Senior lecturer Basil Wong Tung Liong from the School of Engineering, Computing and Science received a grant of RM109,000 for his fundamental study and software development for simulating heat distribution inside nanostructures with irregular shapes/boundaries project.
His colleague Associate Professor Probir Kumar Banerjee was awarded a funding of RM50,000 for a two-year research on the readiness of small and medium enterprises (SMEs) in the country for cloud computing, which is the delivery of computing and storage capacity over the Internet.
On his project, Wong said: “Understanding nanoscale thermal transport involving electrons and phonons is becoming critical as the size of transistors inside computer chips is reduced significantly owing to the ever-growing nanotechnology. As more and more nanotransistors are packed into processors and electronic boards, the amount of heat generated by these devices is tremendously high.”
As a result, he said, it was necessary to learn how heat was transferred in order to have better understanding and resolution to overcome the problem.
“The objective is to explore heat transfer between electrons and phonons at the fundamental level in nanostructures with irregular shape/boundaries,” Wong said, adding that an understanding of heat conduction was important in tackling applications in the manufacturing industry where nanostructures in devices were actively used and heat transfer was a major component of the design.
The research project will take three years to complete.
Probir said the findings from his cloud computing research project would provide useful insights for the government, technology service providers and SMEs to address an area of strategic economic interest.
“Although cloud computing is based on a pay per use basis, there are security issues that may be difficult for SMEs to evaluate and resolve. Service providers control the hardware, software and data. This may lead to a lack of control for the SMEs,” Probir said.
“While technology service providers are ready with cloud applications and hosting services, control and security issues may be difficult to address and SMEs may not be able to use this cost-effective means of computing unless they acquire the knowledge and expertise with support from the service providers.”
Since it was established about 12 years ago, Swinburne Sarawak has a good track record in research related to advanced thermal science, industrial and environmental biotechnology, industrial engineering, civil engineering and health informatics in terms of publications and grants won.
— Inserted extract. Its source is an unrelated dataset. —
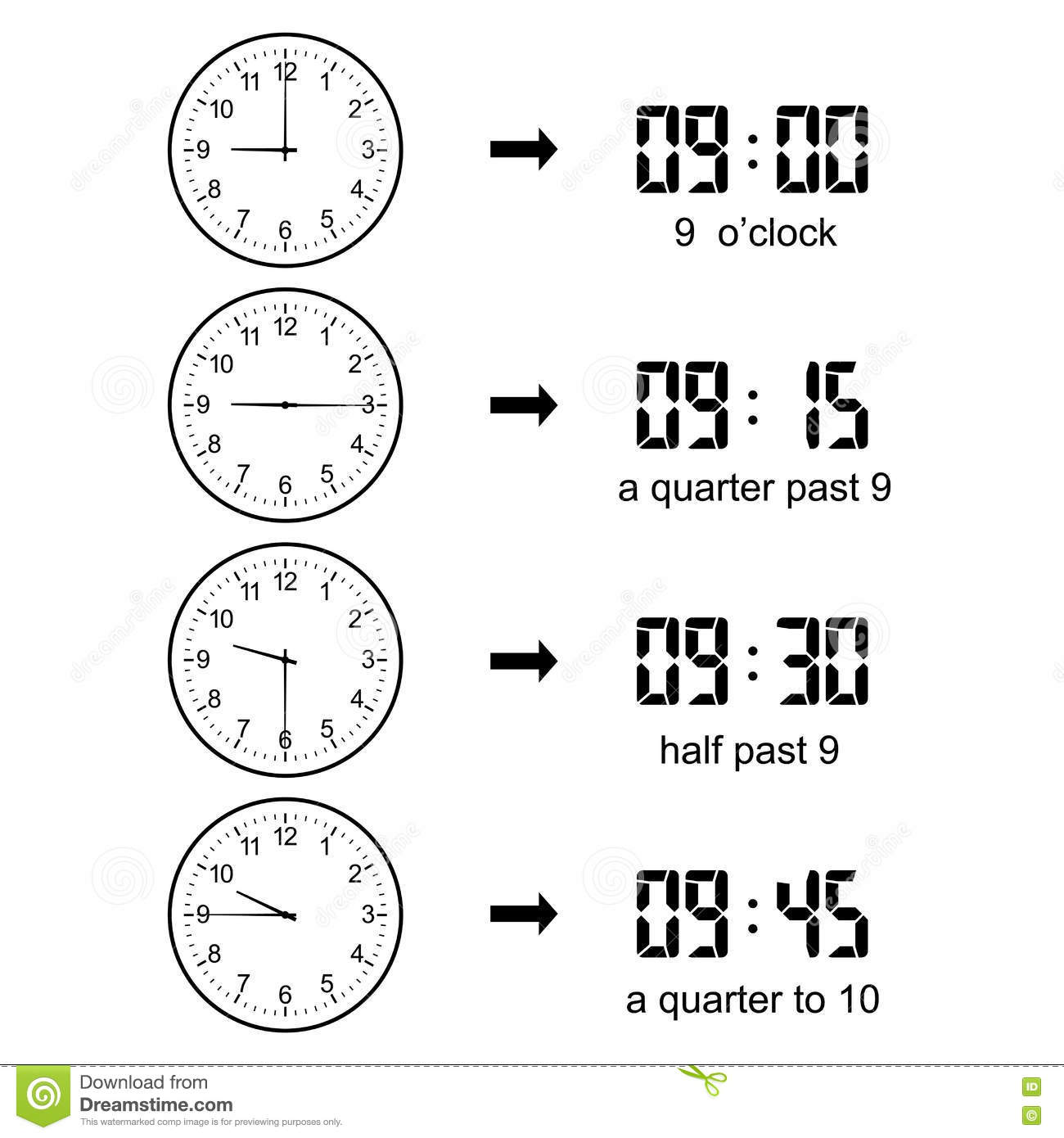Worksheet Learning How To Tell Time early learning learn to tell time wall clock vector stock vector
Later this year, the university will be setting up a research centre to boost research, promote research collaborations and instil best research practices.
It will also serve as a model for future research centres where expertise from its engineering, computing, science, business, design and language disciplines could be pooled to develop technologies and strategies for financially, socio-economically and environmentally sustainable development.